Depression Flashcards
(35 cards)
Initial workup of suspected new onset depression
- Complete medical history, H&P
- Routine labs
- Thyroid studies
Weight gain without increase in appetite in association with new onset depression
Highly suggestive of a secondary etiology, especially hypothyroidism or Cushing syndrome
Depression episode following stroke
The incidence of secondary depression induced by stroke is quite high
Depression secondary to stimulant withdrawal
Education and substance abuse treatment aresthe most imporant things
Antidepressant is generally not needed initially, but if depressive symptoms continue an antidepressant is indicated.
If there is suicidal intent with plan, the patient should be hospitalized on an inpatient psychiatric unit until withdrawal-induced depression improves.
Cocaine “crash”
Withdrawal from cocaine is known to produce a severely dysphoric mood, which may manifest with suicidal ideation/intent/plan
There is some evidence to suggest that patients with co-occurring depression and cocaine use may respond to ___ better than to ___
There is some evidence to suggest that patients with co-occurring depression and cocaine use may respond to tricyclic antidepressants better than to SSRIs
___ are probably the most common chronic medication which may induce depression
Beta blockers are probably the most common chronic medication which may induce depression
Used for cardiac care, hypertension, essential tremor, etc.
If patients undergoing severe depression do not quite meet criteria for involuntary admission, it is often a good idea to. . .
. . . offer voluntary psychiatric admission just in case
Even if a minor does not meet criteria for involuntary admission, their parents may. . .
. . . choose to admit them as the patient’s guardian
“Vegetative” symptom
- Describes a symptom of depression that is physiologic or related to body functions. Examples include:
- Loss of apetite
- Insomnia
- Decrease in energy levels
- Decrease in sex drive
For a patient to be diagnosed with a depressive episode, at least one symptom must be either:
Anhedonia
OR
Depressed mood
When you diagnose a patient with x mood disorder with psychotic features, you should specify whether the psychotic features are. . .
. . . mood congruent or mood incongruent
Somatic delusion
False belief about one’s body.
In depression, these are usually beliefs regarding illness: for example, that a patient has undiagnosed cancer and is on the verge of death.
Risk factors for MDD
- Genetics/Family history
- Loss of a parent before age 11
- ACEs
Suicide in males vs females
Females attempt more often
Males complete more often (since they use more lethal means)
Can you make the diagnosis of major depressive episode in a period of bereavement?

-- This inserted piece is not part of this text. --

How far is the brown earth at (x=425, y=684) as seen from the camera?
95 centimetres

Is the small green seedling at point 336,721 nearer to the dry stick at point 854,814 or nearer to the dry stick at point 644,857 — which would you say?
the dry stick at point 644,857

Yes, if the person meets criteria AND it causes considerable impairment in function
Hallucinatory phenomena in adolescents undergoing bereavement
Children and adolescents with normal bereavement often have hallucinatory phenomena where they will see or hear the deceased loved one, often with messages that are comforting or reassuring.
This is usually NOT a sign of psychotic depression.
However, hostile accusatory hallucinations may represent a major depressive episode with psychotic features.
Treating depression
- Try an SSRI
- If this fails, try another SSRI
- If this fails, try a different class
If a child is suffering from an MDE with psychotic features and responds to a combination of antidepressant and atypical antipsychotic. . .
. . . the antipsychotic should be continued for 3 months, then tapered off.
Similarly, the antidepressant should be continued for 6-12 months, then tapered off over 2-3 months.
Children and adolescents with MDD often self-describe their mood as. . .
. . . angry or mad rather than sad or depressed
Whenever a patient with MDD has psychotic features, this should prompt. . .
. . . antipsychotic therapy and strong consideration for hospitalization
In the diagnosis of MDD with psychotic features, the psychotic features. . .
. . . must have appeared after the onset of mood symptoms
If they pre-dated the mood symptoms, an alternative diagnosis such as schizoaffective disorder is more likely.
Current medications considered equivalent first-line options for MDD
SSRIs
SNRIs
Buproprion (weak inhibitor of dopamine and norepinephrine reuptake)
Mirtazapine (alpha-2 receptor antagonist)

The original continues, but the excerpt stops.